L’Algérie se situe dans la catégorie des pays pauvres en ressources hydriques au regard du seuil de rareté fixé par la Banque mondiale à 1000 m3 par habitant et par an, a estimé Ali Dakiche, expert en ressources en eau et enseignant à l’université d’Oran.
L’expert a expliqué, dans un entretien accordé au quotidien El Watan, qu’on estime, à cet égard, qu’un pays atteint le «seuil de pauvreté» si ses ressources sont inférieures à 1000 m3 par habitant et par année et le «seuil de pénurie» à 500 m3 par habitant et par an.
Selon Dekiche et compte tenu de ces contraintes structurelles de gestion de l’eau et de différents aléas sévissant dans la région, l’Algérie est actuellement à près de 600 m3 par habitant et par an, loin derrière le Maroc qui lui entre 800 et 900 m3 par habitant et par an, et devant la Tunisie qui est à 500 m3 par habitant et par an.
Le même expert estime que l’Algérie sera à moins de 500 m3 par habitant et par an au-delà de 2025, « si la politique de planification de l’eau n’est pas restructurée en terme de gestion stratégique ».
Il explique qu’à titre de comparaison, certains pays sont donc particulièrement pauvres en eau, avec moins de 500 m3 par habitant et par an, comme c’est le cas de Malte, Libye, Singapour, Arabie Saoudite etc. alors que d’autres disposent de plus de 100 000 m3 par habitant et par an, comme la cas de la Norvège, la Nouvelle-Zélande, le Canada, le Congo, l’Islande….
De son côté, le Pr Ahmed Kettab, expert international et professeur des universités, s’est demandé si le problème de l’eau en Algérie serait-il dû au manque d’eau ? A la démographie ? Au gaspillage ? Au prix de l’eau ? A la gouvernance ? Aux fuites ? Ou alors, à la mal répartition naturelle des eaux ? A la sensibilisation ? A l’économie ? Aux textes réglementaires ? Aux financements ? etc.
« Il y a certainement un peu de tout cela.
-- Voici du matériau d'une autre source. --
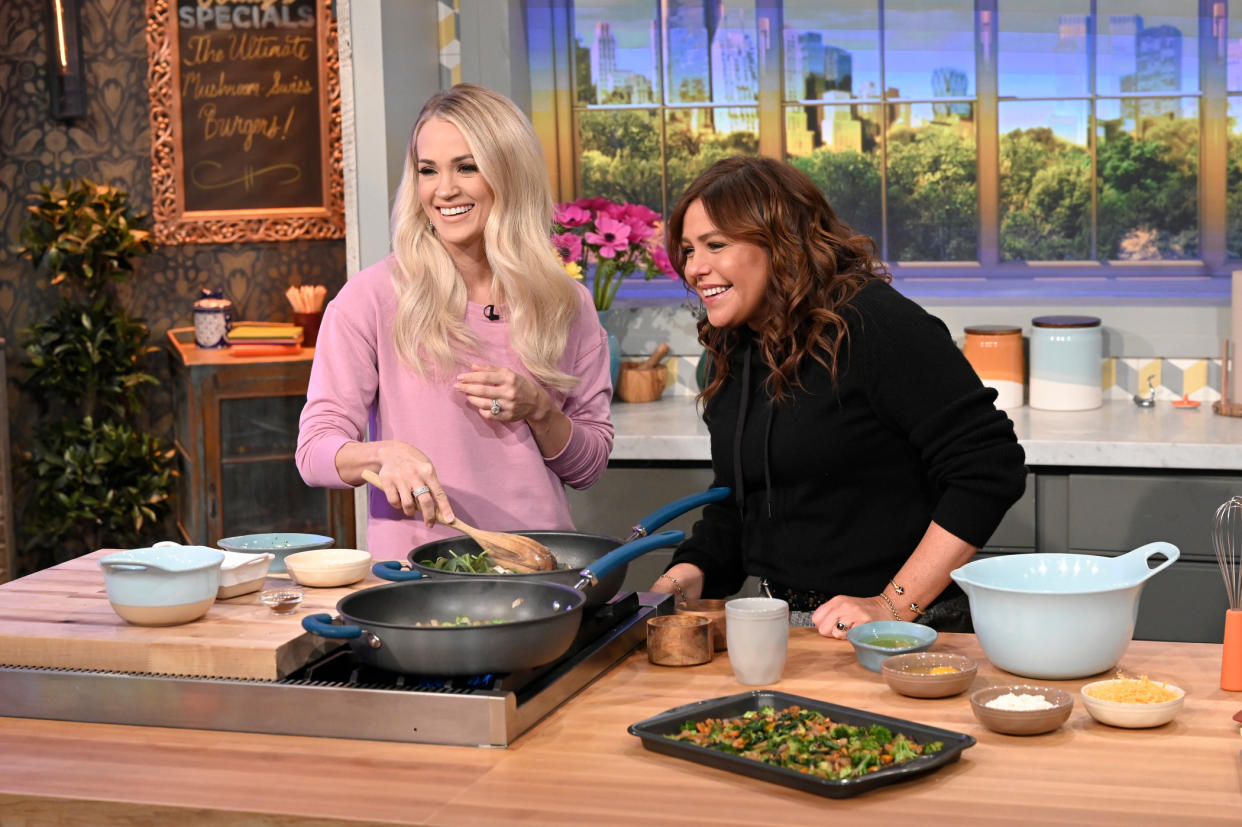  Rachael Ray and Carrie Underwood cook on the set of 'Rachael Ray.'. 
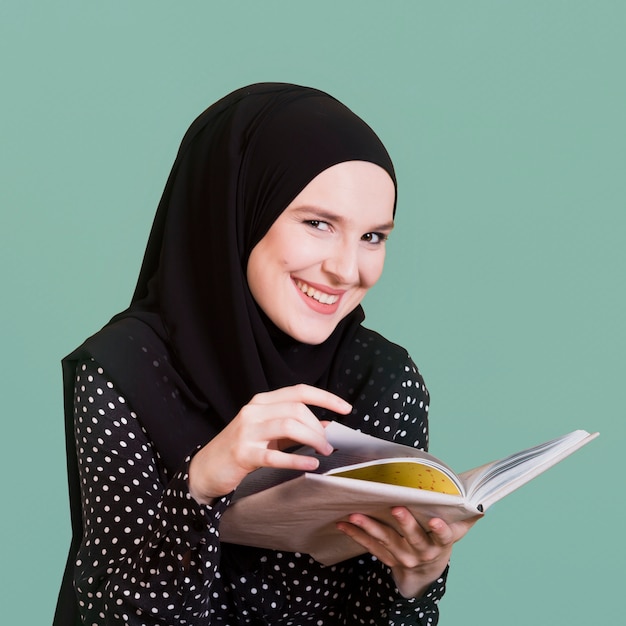 Photo portrait d'une femme musulmane heureuse, tenant le livre à la main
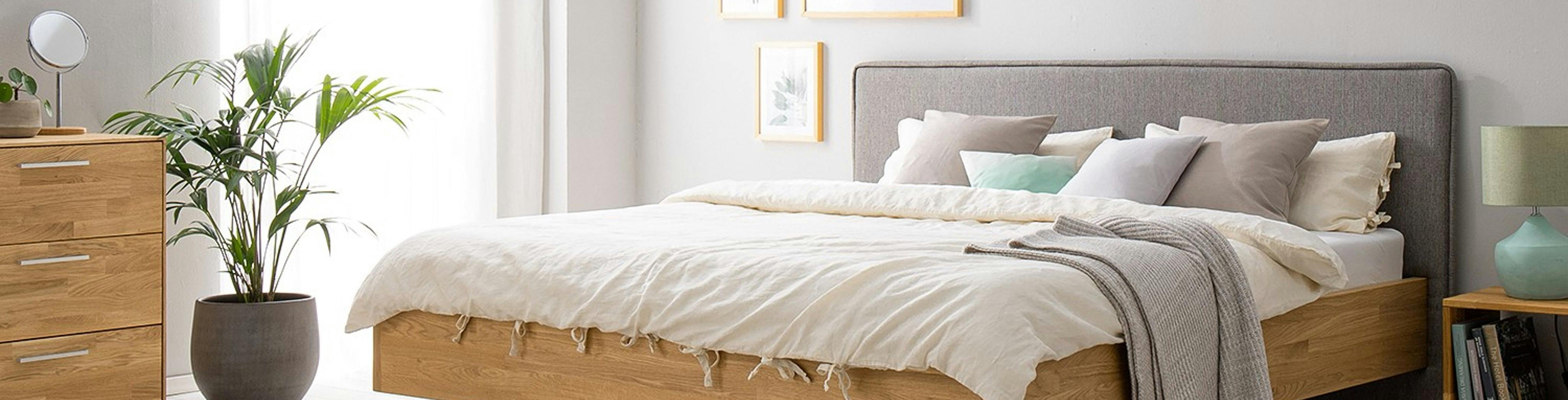 Holzbett mit gepolstertem Kopfteil in Grau, passende Schränke und große Zimmerpflanze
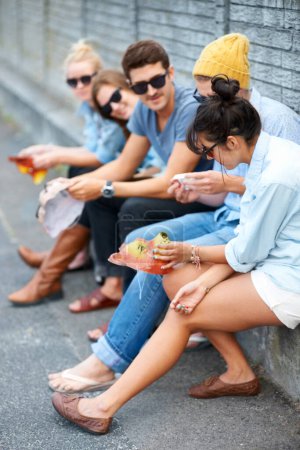 Téléchargez les photos : Rattrapage amis. Jeunes amis hipster assis ensemble à l'extérieur - en image libre de droit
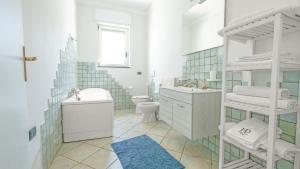 Ett badrum på VIlla Ercolani Luxury by HDSalento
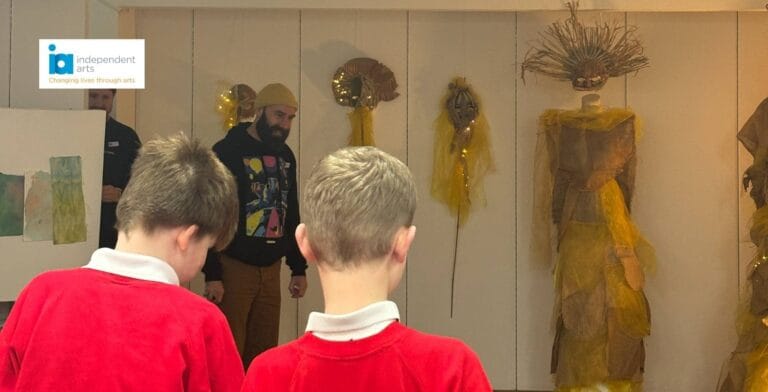 Image showing pupils at Independent Arts exhibition, with Independent Arts logo overlaid on top
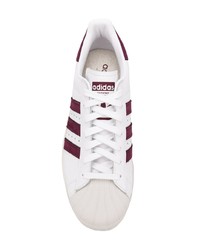 Мужские белые кожаные низкие кеды с принтом от adidas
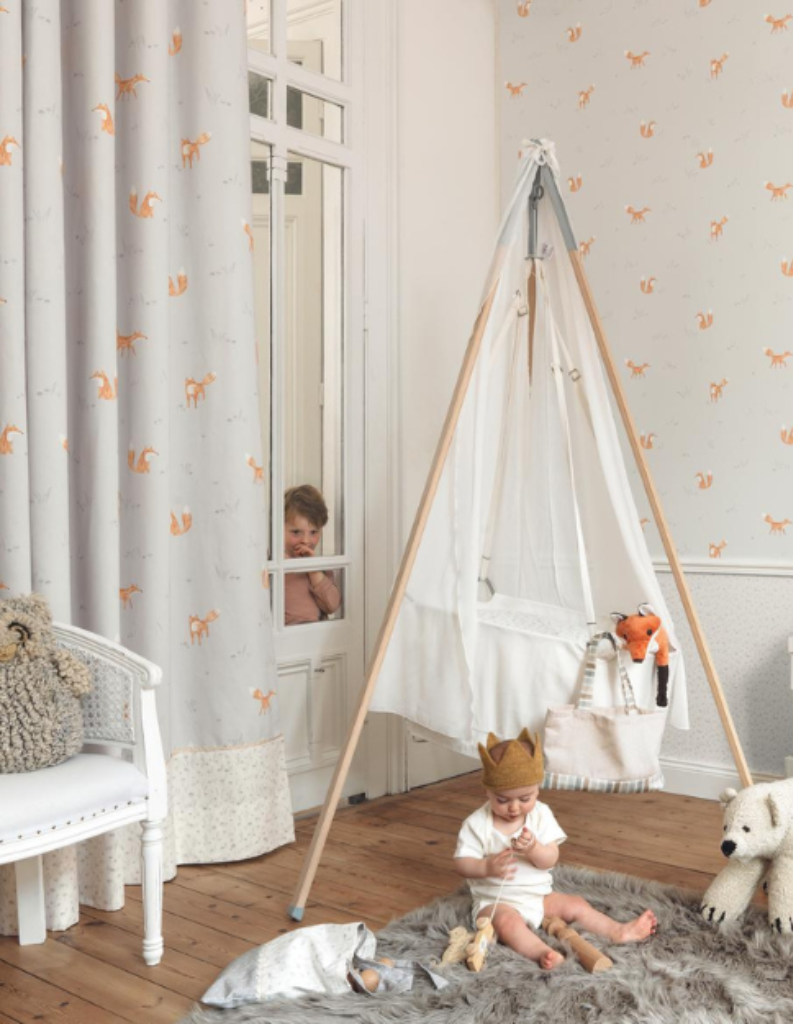 A baby's place space featuring fun curtains and toys.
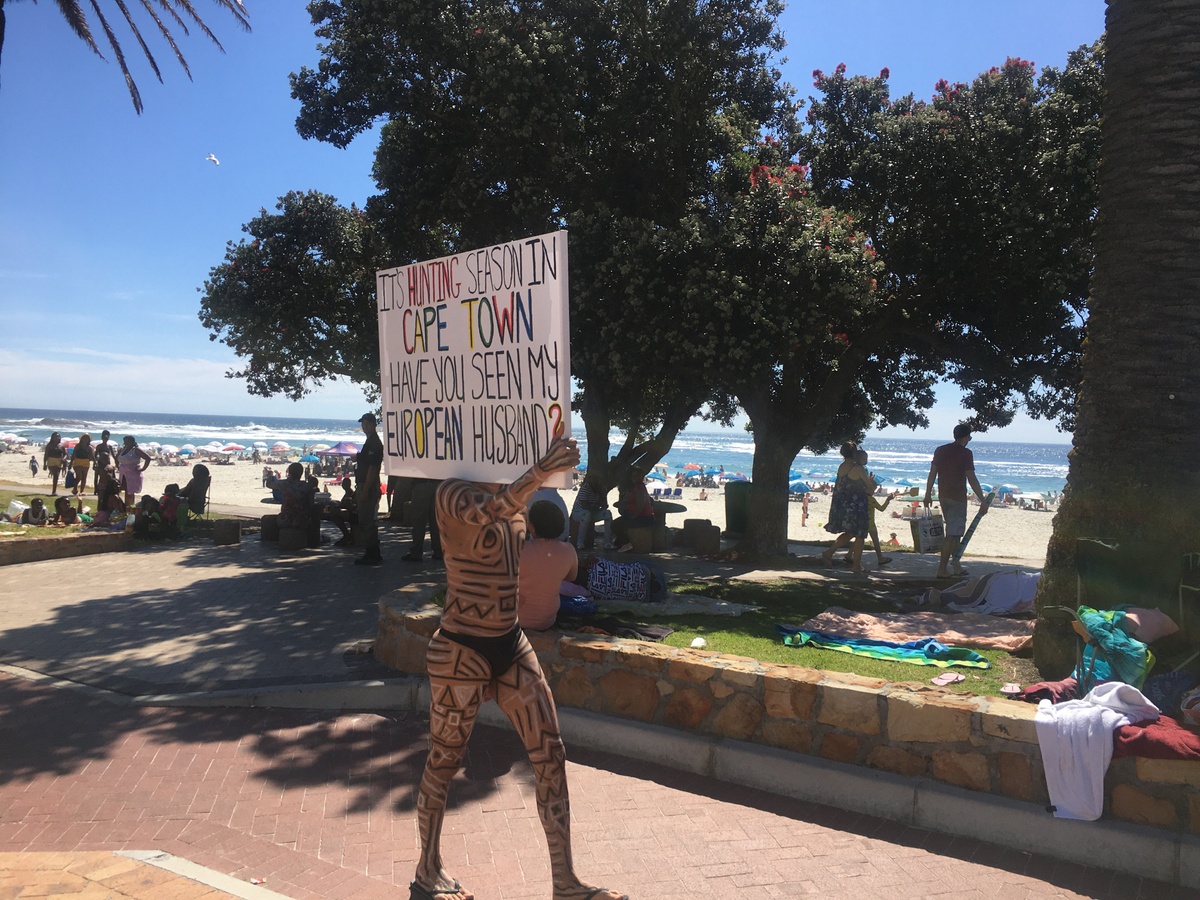 Event photograph from Kieron Jina’s ‘Catching Feelings, not Flights’ performance. The artist, their partially nude body covered in geometric designs, walks next to a Cape Town beach carrying a canvas that reads ‘It’s hunting season in Cape Town, have you seen my European husband?’ 
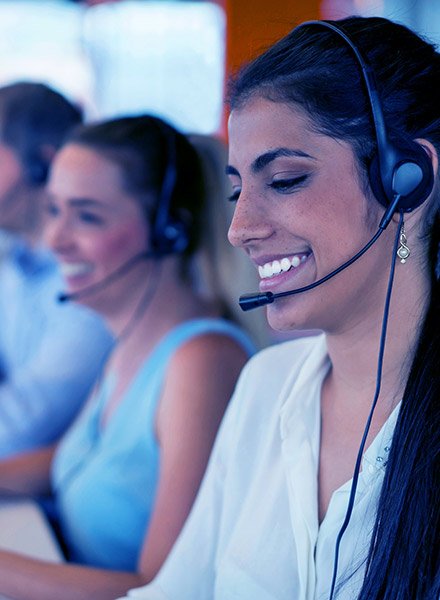 A woman is smiling while working at a call center, her coworkers are behind her. 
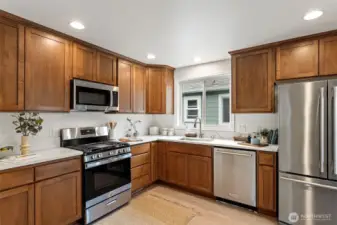 The kitchen also features a brand new stainless stove/oven and refrigerator.  The dishwasher & microwave are newer as well.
La stratégie, la vision, la politique, est d’attaquer toutes ces questions en simultané pour voir des résultats jaillir rapidement », a-t-il estimé
Une stratégie largement dépassée
Pour le Pr Kettab, la loi n°05-12 correspondant au 4 août 2005 relative à l’eau et du PNE adoptés par le gouvernement est largement dépassée et doit être revue sur la base d’une charte sur l’eau, puis une loi fondamentale votée par la future Assemblée populaire nationale (APN), puis le Conseil de la Nation (Sénat), et ensuite une loi programme.
Selon l’expert, il est temps de revoir cette loi sur l’eau et définir de nouvelles stratégies tenant compte de l’évolution mondiale et nationale. « Le domaine de l’eau en Algérie doit été complètement réorganisé, surtout qu’il doit tenir compte de plusieurs facteurs. Le devenir de l’Algérie passe à travers la mise en place de mécanismes nouveaux dans le cadre d’une gestion durable des ressources en eau », a-t-il estimé.
Il explique que la politique du secteur de l’eau adoptée par l’Algérie depuis une vingtaine d’années à travers un investissement colossal en infrastructures hydrauliques, le dessalement et l’épuration des eaux nous ont permis une satisfaction des besoins en eau potable et en irrigation satisfaisante, mais insuffisante.
Le Professeur suggère que l’Algérie doit faire encore avec un certain nombre de contraintes et défis en raison des changements climatiques, de la croissance démographique, de la surexploitation des nappes souterraines, d’une meilleure utilisation des eaux usées ainsi que du manque d’informations et de sensibilisation et de communication.
L’Algérie est obligée d’utiliser les eaux non conventionnelles
Pour pallier les déficits hydriques et atteindre la sécurité en matière d’approvisionnement en eau, le Pr Kettab propose que l’Algérie, en plus de la gestion des eaux conventionnelles, est obligée d’utiliser les eaux non conventionnelles (dessalement des eaux de mer, traitement des eaux usées).
« Les technologies de traitements et le recyclage des eaux usées collectées, sont disponibles et nous pouvons les traiter et les réutiliser en irrigation moyennant certaines précautions déjà édictées par des textes réglementaires Algériens », a-t-il estimé.
Il explique que le volume d’eaux usées rejetées à l’échelle nationale est estimé à 80% des eaux consommées. « Les eaux usées traitées sont très peu utilisées, et il faudra non seulement traiter toutes les eaux usées, mais surtout les réutiliser à 100% ».
Selon l’expert, un grand effort est à faire dans ce domaine, car il nous permettra d’augmenter nos capacités et resserves en ressources hydriques.